To support this shift and make it show up in ways that employees and external customers would feel, the business leaders, led by the CHRO, commissioned RBL to help them define the new behaviors. The research looked at what behaviors and personality traits were associated with customer outcomes. Financial results, employee, and cultural outcomes were also included in this analysis.
Using the results of a sophisticated analysis and based on the outcomes they needed to achieve, the client and RBL collaborated to create a results-based leadership model unique to their business. RBL translated that model into a customized 360 assessment the client used to assess all property leaders and provide coaching that helped them identify development priorities that would improve their performance.
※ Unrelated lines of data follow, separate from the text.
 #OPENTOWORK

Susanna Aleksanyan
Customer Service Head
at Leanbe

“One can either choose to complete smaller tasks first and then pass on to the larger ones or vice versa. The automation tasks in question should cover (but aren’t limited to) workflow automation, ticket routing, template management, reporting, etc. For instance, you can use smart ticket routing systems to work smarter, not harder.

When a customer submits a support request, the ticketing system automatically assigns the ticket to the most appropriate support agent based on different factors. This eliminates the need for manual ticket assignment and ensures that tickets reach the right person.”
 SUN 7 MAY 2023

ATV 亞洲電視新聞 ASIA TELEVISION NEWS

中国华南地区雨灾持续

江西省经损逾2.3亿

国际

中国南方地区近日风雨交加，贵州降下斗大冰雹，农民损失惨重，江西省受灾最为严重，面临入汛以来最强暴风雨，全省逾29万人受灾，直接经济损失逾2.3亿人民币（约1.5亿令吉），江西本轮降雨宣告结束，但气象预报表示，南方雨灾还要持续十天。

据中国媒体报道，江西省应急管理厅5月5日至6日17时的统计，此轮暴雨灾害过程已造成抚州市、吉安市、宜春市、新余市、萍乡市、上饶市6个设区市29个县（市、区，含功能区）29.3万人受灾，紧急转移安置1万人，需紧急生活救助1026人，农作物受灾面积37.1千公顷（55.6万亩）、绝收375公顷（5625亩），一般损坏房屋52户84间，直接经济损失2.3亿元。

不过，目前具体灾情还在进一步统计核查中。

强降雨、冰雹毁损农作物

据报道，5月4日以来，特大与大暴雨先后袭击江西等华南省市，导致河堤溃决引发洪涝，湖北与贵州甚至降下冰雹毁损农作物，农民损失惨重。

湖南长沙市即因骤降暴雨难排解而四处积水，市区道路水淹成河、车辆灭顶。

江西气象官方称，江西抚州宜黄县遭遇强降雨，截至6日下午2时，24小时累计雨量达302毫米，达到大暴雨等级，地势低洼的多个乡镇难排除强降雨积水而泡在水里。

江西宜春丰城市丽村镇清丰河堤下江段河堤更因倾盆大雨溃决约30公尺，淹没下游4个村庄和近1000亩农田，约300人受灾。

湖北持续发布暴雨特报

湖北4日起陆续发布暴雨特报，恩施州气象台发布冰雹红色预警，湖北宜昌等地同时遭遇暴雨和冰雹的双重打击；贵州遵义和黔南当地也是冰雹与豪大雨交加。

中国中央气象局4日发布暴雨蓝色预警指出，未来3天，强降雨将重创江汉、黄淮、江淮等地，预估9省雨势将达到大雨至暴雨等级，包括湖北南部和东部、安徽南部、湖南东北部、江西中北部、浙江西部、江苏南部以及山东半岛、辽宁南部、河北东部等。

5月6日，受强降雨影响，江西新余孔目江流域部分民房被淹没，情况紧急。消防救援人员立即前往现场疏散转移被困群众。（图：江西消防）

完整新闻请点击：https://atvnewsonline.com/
The model was also integrated into other people processes. Learning programs aligned to the model and addressing the most critical (and impactful) needs were rolled out across the organization. A selection tool to more effectively screen candidates for the right leadership behaviors was developed and has had widespread adoption. Performance management, succession planning, and long-term incentive programs were revised to include strong elements of “how” results are delivered that aligned with the new leadership behaviors.
This analytical, data-driven approach highlighted a significant difference in financial performance at properties led by leaders who demonstrated a high level of performance in the critical behaviors the research identified. High performing general managers generated over 3 times the fees than base performing general managers—a potential impact of hundreds of millions of dollars each year as they continue to close the gap.
Equally important, the client was able to establish a clear relationship between leader behavior and demonstration of brand promise—high performing general managers were more successfully making the brand promise real to customers. As they built the leadership capabilities of the GM population, they had confidence they were improving the realization of the brand promise.
While the evolution of leadership behaviors is ongoing, there are some significant gains. More than 800 leaders in more than 50 countries have gotten a better understanding of both what behaviors matter for performance and how well they are doing on those behaviors. Development plans are in place and leaders of leaders are following up and having conversations about how to behave in ways that support the strategy and deliver results for customers...and investors.
While only tangentially related, the process HR used to define leadership behaviors in a data-based way has shifted internal perceptions of the function and seeded new initiatives that are fueling additional growth.